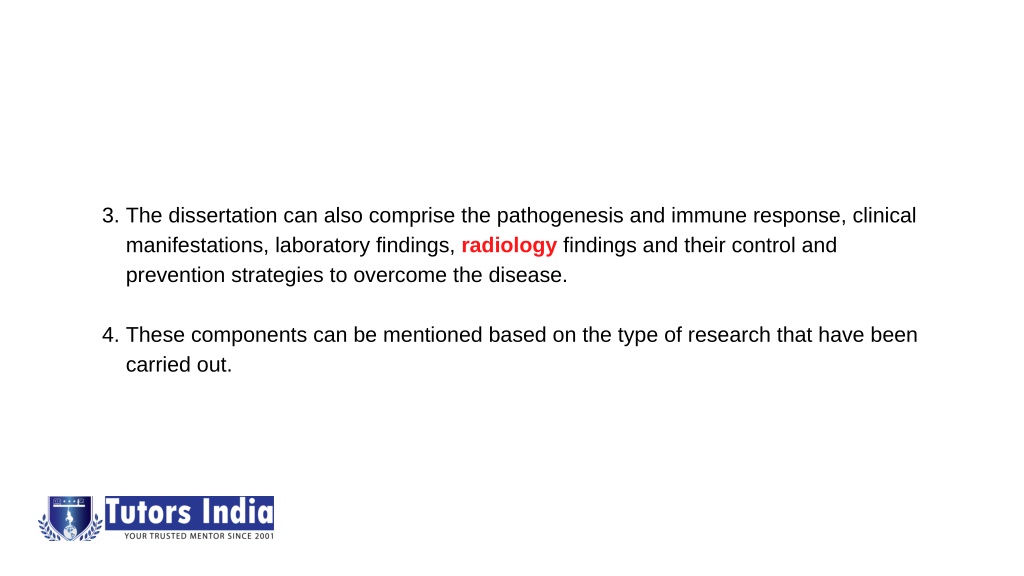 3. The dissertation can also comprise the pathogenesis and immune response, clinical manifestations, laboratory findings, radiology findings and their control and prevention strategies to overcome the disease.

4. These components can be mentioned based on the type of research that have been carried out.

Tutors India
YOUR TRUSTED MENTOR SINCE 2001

---

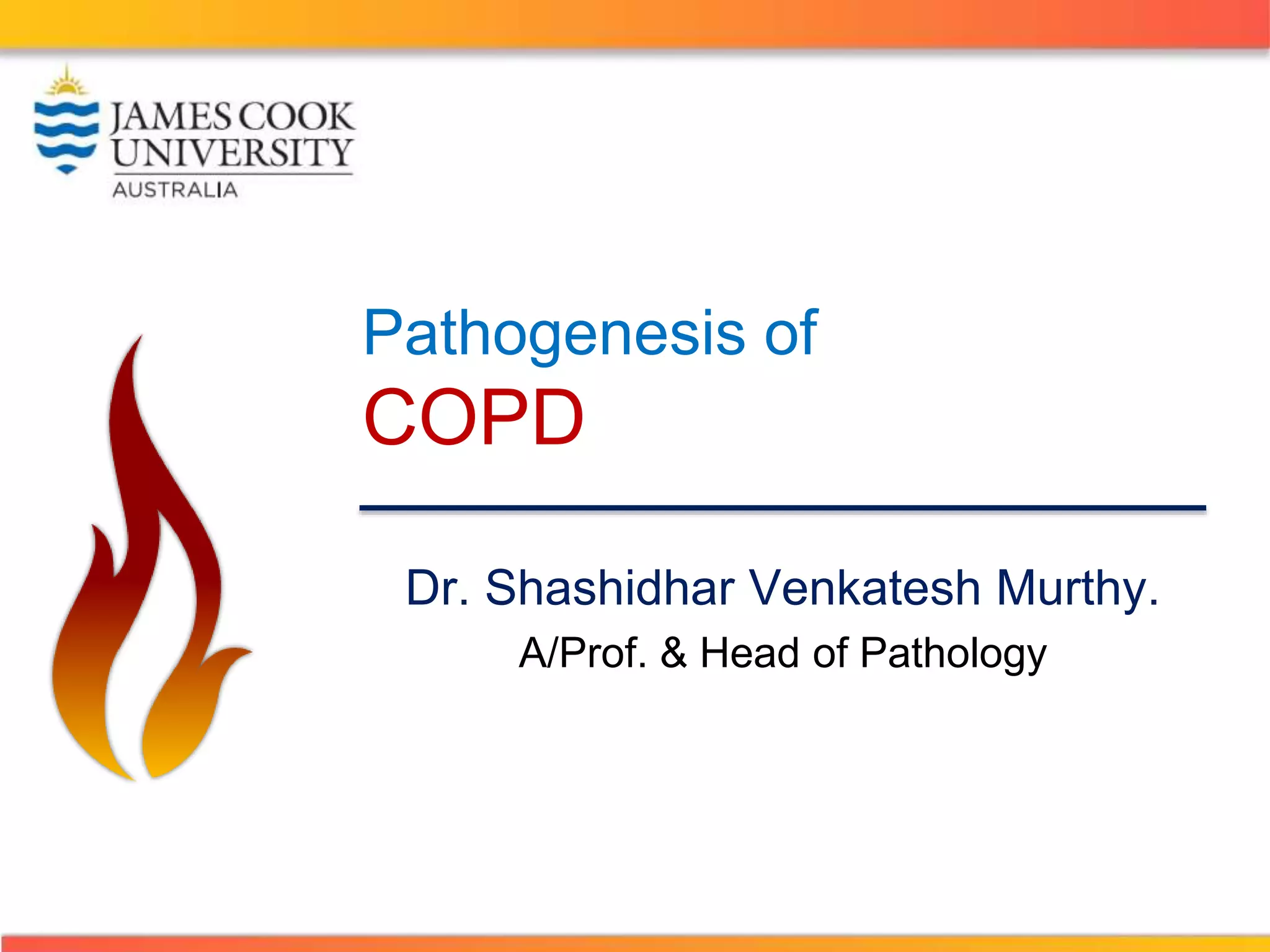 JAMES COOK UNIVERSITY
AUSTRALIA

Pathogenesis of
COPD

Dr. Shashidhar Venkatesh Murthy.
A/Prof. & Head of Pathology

Exercise objective -
All lines in the data above from the one with "Pathogenesis of" through the one with "A/Prof. & Head of Pathology" must be repeated exactly, and no others.

Final answer -
Pathogenesis of
COPD

Dr. Shashidhar Venkatesh Murthy.
A/Prof. & Head of Pathology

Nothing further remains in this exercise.